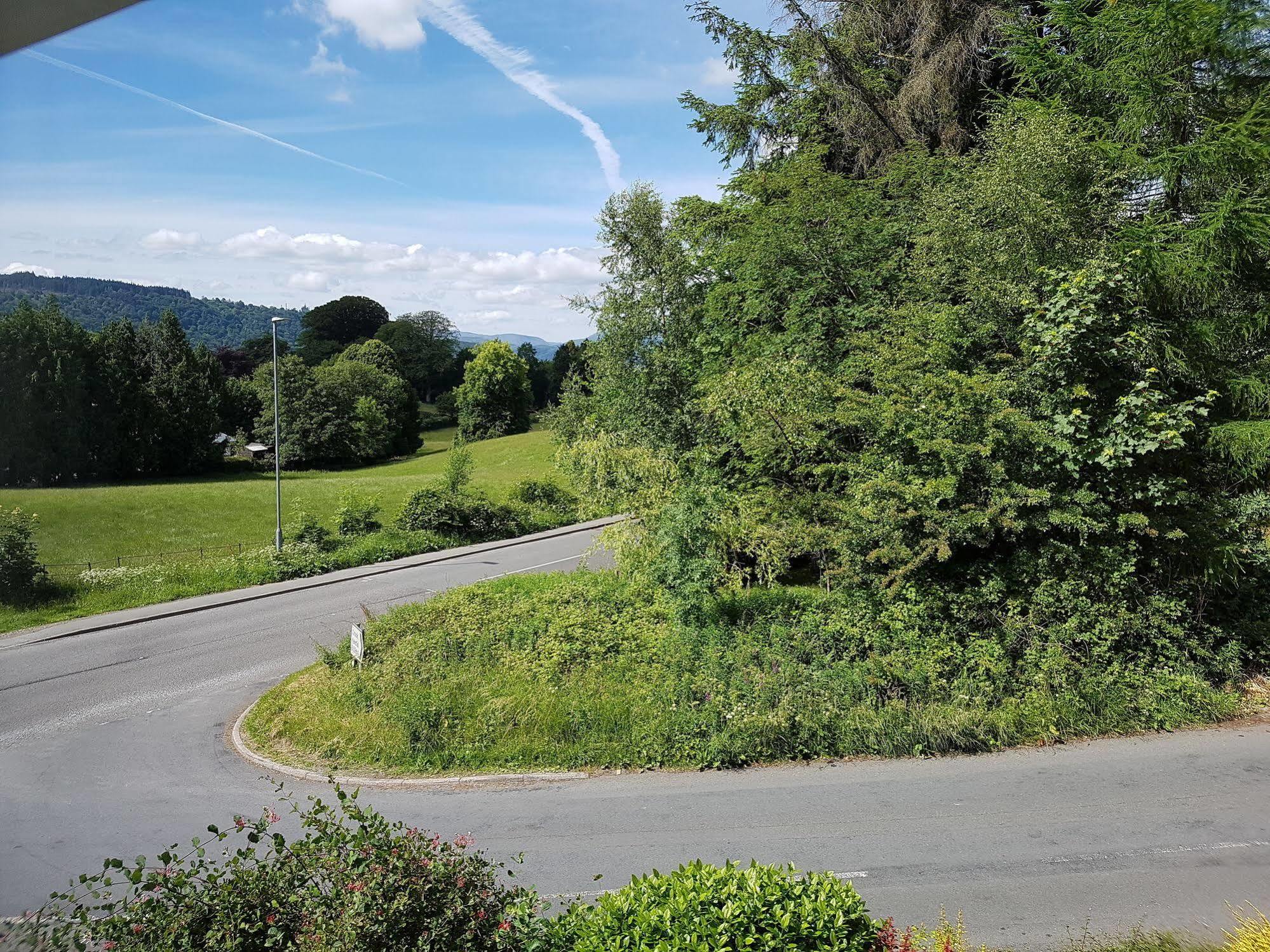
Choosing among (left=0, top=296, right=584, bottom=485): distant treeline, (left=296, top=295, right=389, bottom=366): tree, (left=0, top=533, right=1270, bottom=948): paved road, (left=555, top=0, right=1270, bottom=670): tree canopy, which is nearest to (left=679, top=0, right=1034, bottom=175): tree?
(left=555, top=0, right=1270, bottom=670): tree canopy

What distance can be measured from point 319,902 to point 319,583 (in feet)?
59.5

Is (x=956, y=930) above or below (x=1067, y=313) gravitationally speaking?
below

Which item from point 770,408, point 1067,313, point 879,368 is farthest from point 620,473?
point 1067,313

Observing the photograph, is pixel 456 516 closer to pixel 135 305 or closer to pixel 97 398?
pixel 97 398

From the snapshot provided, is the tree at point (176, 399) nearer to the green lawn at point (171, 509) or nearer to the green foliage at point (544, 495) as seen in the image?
the green lawn at point (171, 509)

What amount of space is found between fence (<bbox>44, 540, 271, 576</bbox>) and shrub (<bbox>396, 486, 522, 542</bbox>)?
16.4 feet

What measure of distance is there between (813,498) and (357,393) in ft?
183

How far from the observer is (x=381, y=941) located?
3.54 m

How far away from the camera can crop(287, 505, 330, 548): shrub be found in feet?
74.5

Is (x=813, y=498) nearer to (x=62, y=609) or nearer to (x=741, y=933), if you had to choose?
(x=741, y=933)

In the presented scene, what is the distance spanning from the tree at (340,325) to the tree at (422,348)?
2086 mm

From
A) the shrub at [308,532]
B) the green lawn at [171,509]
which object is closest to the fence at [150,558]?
the green lawn at [171,509]

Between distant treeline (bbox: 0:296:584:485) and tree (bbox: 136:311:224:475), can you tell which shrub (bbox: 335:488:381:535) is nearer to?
distant treeline (bbox: 0:296:584:485)

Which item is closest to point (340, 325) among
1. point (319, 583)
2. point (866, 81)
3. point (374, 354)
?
point (374, 354)
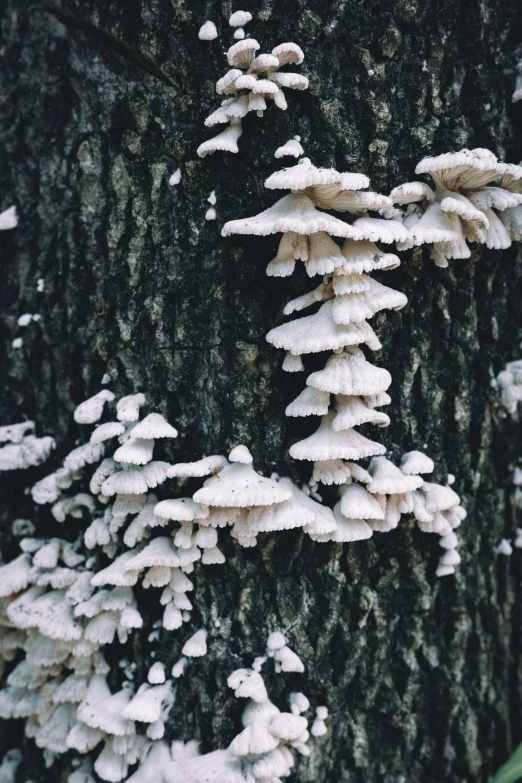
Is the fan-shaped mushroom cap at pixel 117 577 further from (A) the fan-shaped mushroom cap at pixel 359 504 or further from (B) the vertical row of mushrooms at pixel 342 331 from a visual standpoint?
(A) the fan-shaped mushroom cap at pixel 359 504

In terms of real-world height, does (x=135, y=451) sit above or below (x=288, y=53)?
below

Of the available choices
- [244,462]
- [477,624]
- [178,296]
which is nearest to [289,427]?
[244,462]

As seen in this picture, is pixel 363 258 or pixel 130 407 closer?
pixel 363 258

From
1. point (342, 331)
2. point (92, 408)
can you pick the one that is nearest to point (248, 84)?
point (342, 331)

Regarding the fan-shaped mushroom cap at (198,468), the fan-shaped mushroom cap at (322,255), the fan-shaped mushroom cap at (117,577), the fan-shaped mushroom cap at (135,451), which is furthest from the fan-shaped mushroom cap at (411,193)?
the fan-shaped mushroom cap at (117,577)

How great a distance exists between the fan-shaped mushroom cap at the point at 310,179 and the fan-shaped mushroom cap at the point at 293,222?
0.13 meters

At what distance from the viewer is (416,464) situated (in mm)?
2717

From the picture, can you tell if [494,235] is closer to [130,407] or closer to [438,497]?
[438,497]

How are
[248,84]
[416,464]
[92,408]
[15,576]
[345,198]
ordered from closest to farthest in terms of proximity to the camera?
[248,84] < [345,198] < [416,464] < [92,408] < [15,576]

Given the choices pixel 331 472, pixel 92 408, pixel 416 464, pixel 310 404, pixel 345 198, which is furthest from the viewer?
pixel 92 408

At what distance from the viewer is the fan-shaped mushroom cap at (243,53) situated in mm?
2301

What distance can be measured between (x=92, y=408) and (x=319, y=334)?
128 centimetres

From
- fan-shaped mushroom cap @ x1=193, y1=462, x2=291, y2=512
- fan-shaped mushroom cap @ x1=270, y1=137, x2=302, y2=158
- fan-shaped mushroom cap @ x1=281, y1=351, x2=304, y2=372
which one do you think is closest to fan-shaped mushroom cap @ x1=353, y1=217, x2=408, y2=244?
fan-shaped mushroom cap @ x1=270, y1=137, x2=302, y2=158

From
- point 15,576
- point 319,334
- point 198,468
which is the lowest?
point 15,576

◇ ◇ ◇ ◇ ◇ ◇ ◇

§ **STATED GOAL**:
Rewrite all the rows above with every "fence" changed to "railing" and everything else left as it is. Leave the pictures out.

§ **WRITTEN RESPONSE**:
Choosing among (left=0, top=296, right=584, bottom=485): distant treeline, (left=296, top=295, right=389, bottom=366): tree, (left=0, top=533, right=1270, bottom=948): paved road, (left=555, top=0, right=1270, bottom=670): tree canopy, which is nearest to (left=679, top=0, right=1034, bottom=175): tree?
(left=555, top=0, right=1270, bottom=670): tree canopy

What distance can be measured from point 319,902 to point 319,583 (in feet)?
59.5

Is (x=956, y=930) above or below (x=1067, y=313) gravitationally speaking?
below

Which item from point 770,408, point 1067,313, point 879,368 is farthest from point 620,473?
point 1067,313

Observing the photograph, is pixel 456 516 closer to pixel 135 305 or closer to pixel 97 398?
pixel 97 398

From the snapshot provided, is the tree at point (176, 399) nearer to the green lawn at point (171, 509) or nearer to the green foliage at point (544, 495) as seen in the image?
the green lawn at point (171, 509)

What amount of space is found between railing (<bbox>44, 540, 271, 576</bbox>) and shrub (<bbox>396, 486, 522, 542</bbox>)?
16.4 feet

What measure of distance is there between (813,498) and (357,393) in ft?
183

How far from the observer is (x=381, y=941) located?
3.54 m

How far away from the camera can crop(287, 505, 330, 548): shrub be found in feet?
74.5

Is (x=813, y=498) nearer to (x=62, y=609) or nearer to (x=741, y=933), if you had to choose?
(x=741, y=933)

In the presented scene, what is the distance spanning from the tree at (340,325) to the tree at (422,348)?
2086 mm

From
A) the shrub at [308,532]
B) the green lawn at [171,509]
which object is closest to the railing at [150,558]?
the green lawn at [171,509]

Between distant treeline (bbox: 0:296:584:485) and tree (bbox: 136:311:224:475), can you tell which shrub (bbox: 335:488:381:535) is nearer to?
distant treeline (bbox: 0:296:584:485)

Which item is closest to point (340, 325) among
1. point (319, 583)
2. point (866, 81)
3. point (374, 354)
?
point (374, 354)
Is the fan-shaped mushroom cap at pixel 117 577 further from (A) the fan-shaped mushroom cap at pixel 359 504 or further from (B) the vertical row of mushrooms at pixel 342 331 from a visual standpoint?
(A) the fan-shaped mushroom cap at pixel 359 504

In terms of real-world height, does (x=135, y=451) sit above or below (x=288, y=53)?
below

Of the available choices
- [244,462]
- [477,624]
- [178,296]
which is nearest to [289,427]?
[244,462]

As seen in this picture, is pixel 363 258 or pixel 130 407 closer?
pixel 363 258

From
1. point (342, 331)
2. point (92, 408)
can you pick the one that is nearest to point (248, 84)?
point (342, 331)

Regarding the fan-shaped mushroom cap at (198,468), the fan-shaped mushroom cap at (322,255), the fan-shaped mushroom cap at (117,577), the fan-shaped mushroom cap at (135,451), which is furthest from the fan-shaped mushroom cap at (411,193)?
the fan-shaped mushroom cap at (117,577)

How great a distance exists between the fan-shaped mushroom cap at the point at 310,179 and the fan-shaped mushroom cap at the point at 293,222?
0.13 meters

At what distance from the viewer is (416,464) situated (in mm)?
2717

From the picture, can you tell if [494,235] is closer to [130,407] or closer to [438,497]?
[438,497]

How are
[248,84]
[416,464]
[92,408]
[15,576]
[345,198]
ordered from closest to farthest in terms of proximity to the camera?
[248,84] < [345,198] < [416,464] < [92,408] < [15,576]

Given the choices pixel 331 472, pixel 92 408, pixel 416 464, pixel 310 404, pixel 345 198, which is furthest from the viewer?
pixel 92 408

At what distance from the viewer is the fan-shaped mushroom cap at (243,53) situated in mm?
2301

What distance can be measured between (x=92, y=408) and (x=319, y=334)?
128 centimetres

From
- fan-shaped mushroom cap @ x1=193, y1=462, x2=291, y2=512
- fan-shaped mushroom cap @ x1=270, y1=137, x2=302, y2=158
- fan-shaped mushroom cap @ x1=281, y1=351, x2=304, y2=372
which one do you think is closest to fan-shaped mushroom cap @ x1=353, y1=217, x2=408, y2=244?
fan-shaped mushroom cap @ x1=270, y1=137, x2=302, y2=158

From
- point 15,576
- point 319,334
- point 198,468
which is the lowest?
point 15,576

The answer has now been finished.